I've been "dieting" the past 3-4 years with no success. Well, I lose 20 pounds then gain it back. I guess it's cause I'm sick of dieting, calorie counting, looking at the scale. I maintain around 250 without trying. I'm never going back to starving again, which has always felt like the "real way to lose weight".
I don't want to diet anymore. I'm tired of obsessively planning new diets, losing some weight, then running into a holiday, some take-out, or just wanting to go out and eat some real food. I'm tired of being scared of holidays, the food in the kitchen without a calorie amount... I'm especially tired of wondering which number I should stick to, and knowing that amount is too little for my weight, and knowing that I'll be hungry and worried everyday.
I got a boyfriend, and he says I'm pretty, and that if I wanna lose weight I will, and that he'll help me. I still want to lose weight. I want to lose weight for my looks and my health. But... I'd also not like to diet, and I'd also like to cure my fears of food...whatever eating disorder I have. I want to eat normal.
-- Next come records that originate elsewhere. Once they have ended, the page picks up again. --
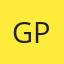 Glass Office Partitions logo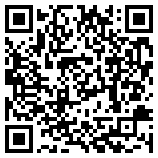 QR Code for Angelos Glassboro Diner in Glassboro, NJ 08028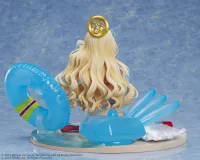 Design COCO AzurLane Emile Bertin swimsuit costume [Côte d'Azur] 1/4 complete figure - Azur Lane - photo 9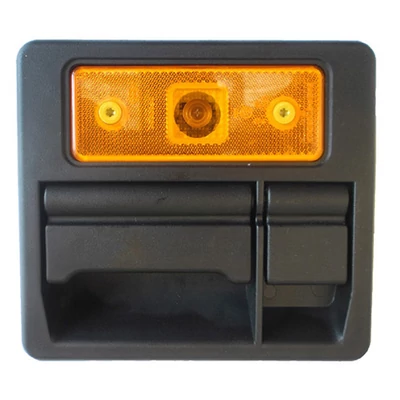 LÁDAAJTÓ KILINCS, LED LÁDAAJTÓ KILINCS, LED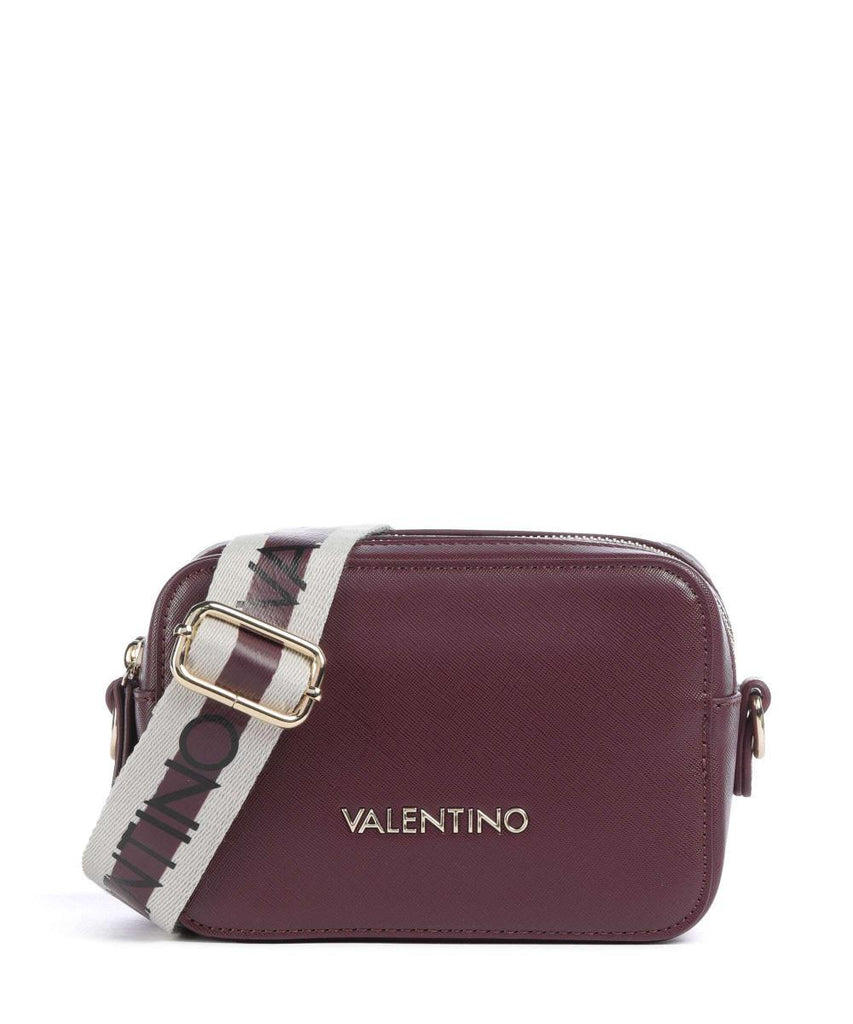 VALENTINO ZERO RE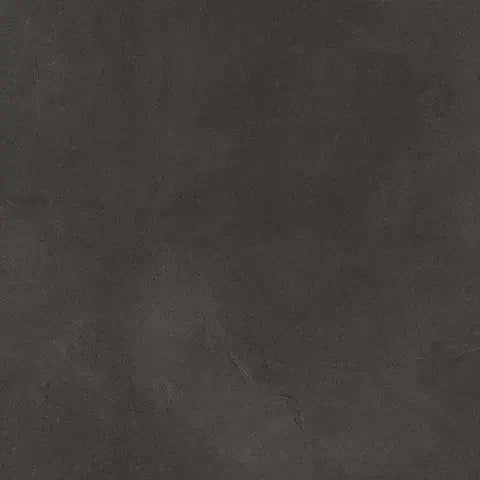 Stockholm - Centura Glue down Vinyl tile 4mm Dura Acoustiflor Collection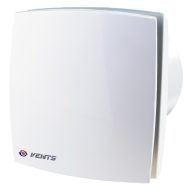 Vents 150 LD AUTO THL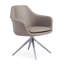Chaise de réception Albarado-565417612-540717752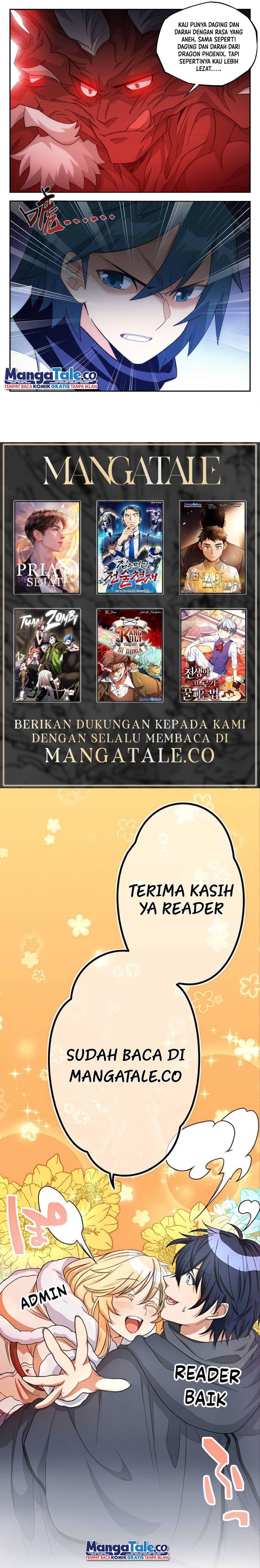 Dilarang COPAS - situs resmi www.mangacanblog.com - Komik battle through the heavens 433 - chapter 433 434 Indonesia battle through the heavens 433 - chapter 433 Terbaru 21|Baca Manga Komik Indonesia|Mangacan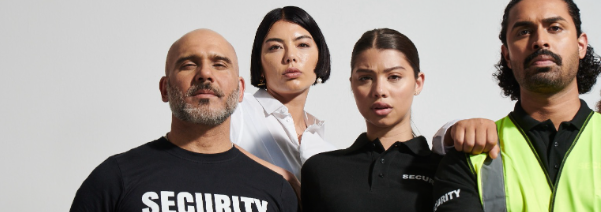 How to Cover Security Shifts Within Hours: A Guide to Emergency Staffing Solutions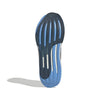 Adidas Supernova Prima 2 (M) (Blue)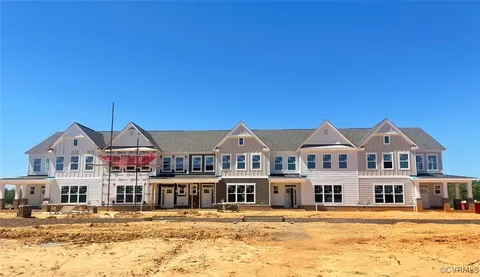 MLS: 2508540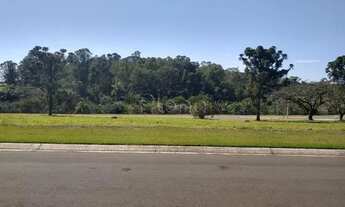 Imagem 2: Terreno - Residencial Haras Patente - Jaguariúna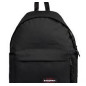 Zaino Padded Black Eastpak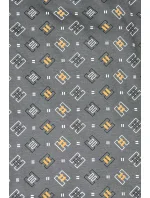 Pánské pyžamo Luna 793 M-2XL kr/r Pánské pyžamo Luna 793 M-2XL kr/r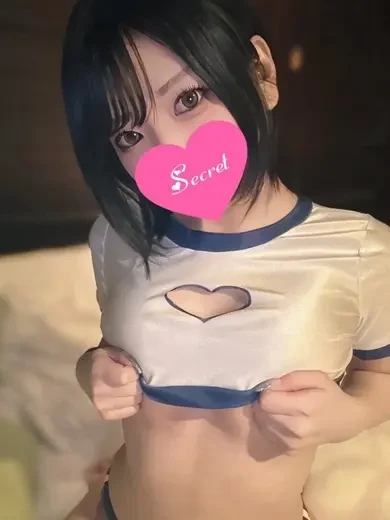稲森ゆうひ 風俗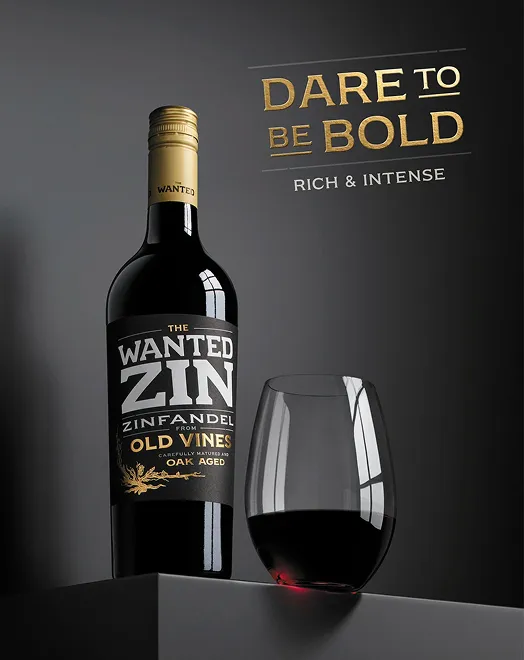 terrefaiano-tutti-2_362_xl 4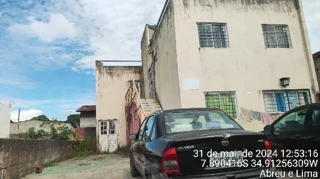 Imóvel 2603861 ['8444420399470'] - ['RUA ALAMEDA CUMARU,N. 179 APTO. 01 TÉRREO, DESTERRO - CEP: 53575-135, ABREU E LIMA - PERNAMBUCO'] ['Desterro'] - ['Abreu E Lima']/['PE'] - 1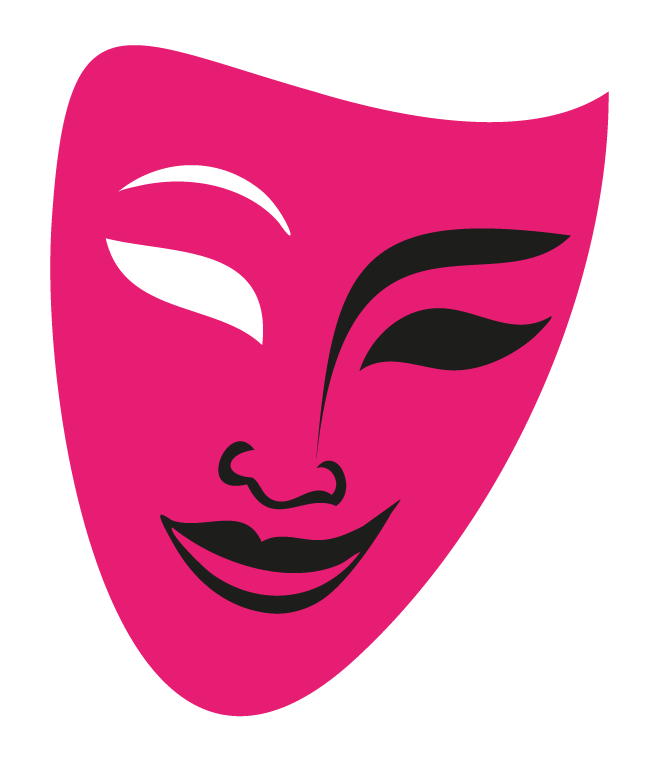 Züri Oberländer Theaterverein Hinwil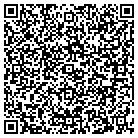 QR code with Concrete Specialists Of Tn contacts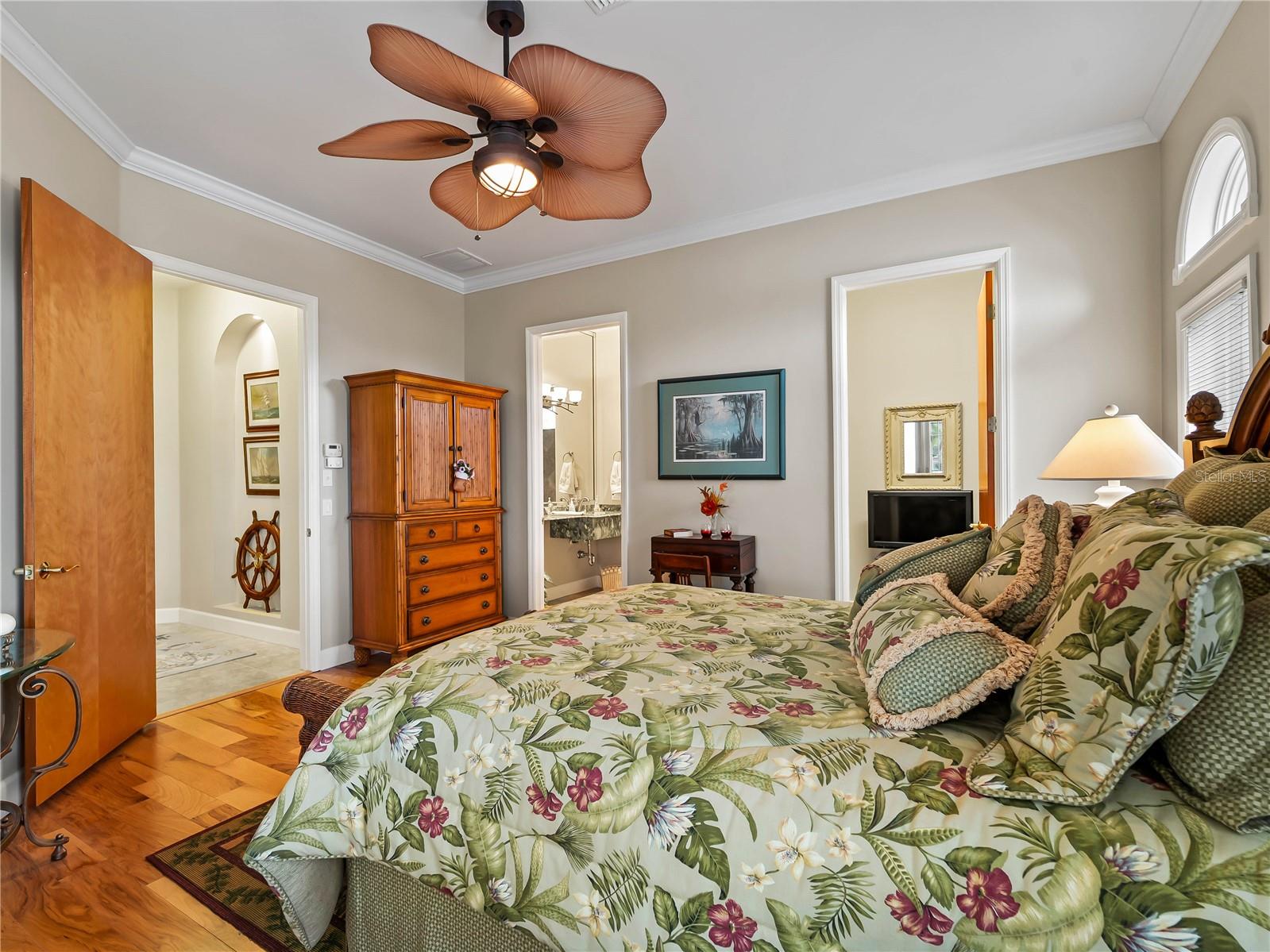 PUNTA GORDA ISLES SEC 14 - Residential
I'm moving in with my boyfriend and his roommates. They drink occasionally, they get pizza occasionally, they go out to eat occasionally. I want to live my life NOW. I can't fathom passing all that up. I won't!! And I want to eat what I WANT to.
I looked up "How to eat normally" on google. It says to eat when you're hungry, eat what you like, try to make good choices, moderation, etc.
Does anyone out there just eat normal, without the calorie counting, without restricting themselves? Or are there any intuitive eaters out there?
Is it possible to lose weight like this? I'm scared that if I just eat "normally", which means that I eat what I want, but moderately, that I won't lose weight.
Has anyone ever done this?
I'm just... so very tired of dieting. I've been on a starving, wanting to starve, binging, overeating, dieting and over-compensation after dieting routine for 3-4 years. I can't do it anymore. But I also cannot stand not losing weight. My health depends on it, and I want it.
Any one with advice? Thoughts? Opinions?
Also, I am quite happy to be moving. I don't feel like I will be stress eating. I'd probably be happy-eating, though :P
Also, as a note, they don't have a scale at their house, and I feel like this is a good thing. I really, really just want to learn how to eat normally and be able to lose weight that way. I don't care how long it takes, I just don't want to diet anymore. I can't do the rule thing anymore.